_Source document_
- - - - -

- Genre: Drama
- Written by: Masafumi Nishida
- Directed by: Taku Ōhara Ken Okada Hideki Fujinami Takehiro Matsuzono Man'yō Hashimoto Yūsuke Horiuchi Daisuke Andō Takashi Fukagawa
- Starring: Mitsuki Takahata Hidetoshi Nishijima Tae Kimura Itsuki Sagara Hana Sugisaki Pierre Taki Kentaro Sakaguchi Mitsuhiro Oikawa Atsushi Itō Osamu Mukai Tsurutaro Kataoka Mao Daichi Toshiaki Karasawa
- Narrated by: Fumi Dan
- Opening theme: "Hanataba o Kimi ni" by Hikaru Utada
- Composer: Koji Endo
- Country of origin: Japan
- Original language: Japanese
- No. of episodes: 156

Production
- Executive producer: Masaru Ochiai
- Producer: Makoto Bonkobara
- Running time: 15 minutes

Original release
- Network: NHK
- Release: April 4 – October 1, 2016

= Toto Neechan =

Japanese television series

Toto Neechan (とと姉ちゃん) is a Japanese television drama series and the 94th asadora on NHK. It premiered on April 4, 2016, and ended on October 1, 2016. The theme song is "Hanataba o Kimi ni" by Hikaru Utada.

- - - - -

_Provided material_
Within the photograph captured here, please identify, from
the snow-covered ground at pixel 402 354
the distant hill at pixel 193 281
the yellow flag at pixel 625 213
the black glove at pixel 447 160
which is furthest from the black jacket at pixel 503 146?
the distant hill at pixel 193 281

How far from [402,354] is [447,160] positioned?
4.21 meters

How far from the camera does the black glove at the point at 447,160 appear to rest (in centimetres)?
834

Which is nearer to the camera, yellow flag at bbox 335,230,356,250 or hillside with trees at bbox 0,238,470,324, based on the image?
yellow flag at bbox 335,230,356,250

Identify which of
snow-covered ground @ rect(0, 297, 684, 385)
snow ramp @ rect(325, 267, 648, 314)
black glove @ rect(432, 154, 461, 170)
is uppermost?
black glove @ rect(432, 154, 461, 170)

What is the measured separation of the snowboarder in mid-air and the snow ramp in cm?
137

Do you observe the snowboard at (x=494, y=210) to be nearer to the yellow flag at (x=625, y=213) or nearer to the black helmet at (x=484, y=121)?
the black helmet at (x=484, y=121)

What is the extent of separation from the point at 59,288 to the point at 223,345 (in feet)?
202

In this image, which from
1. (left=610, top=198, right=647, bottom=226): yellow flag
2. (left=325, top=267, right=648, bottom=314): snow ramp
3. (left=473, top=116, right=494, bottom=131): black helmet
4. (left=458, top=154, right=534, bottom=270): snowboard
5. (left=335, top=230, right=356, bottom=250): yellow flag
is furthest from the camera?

- - - - -

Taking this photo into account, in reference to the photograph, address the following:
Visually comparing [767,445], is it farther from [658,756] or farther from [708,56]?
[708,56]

- - - - -

_Instructions to follow_
According to the Toto Neechan page, how many episodes does the series have? The material has no connection to the Toto Neechan page.

_Problem solution_
156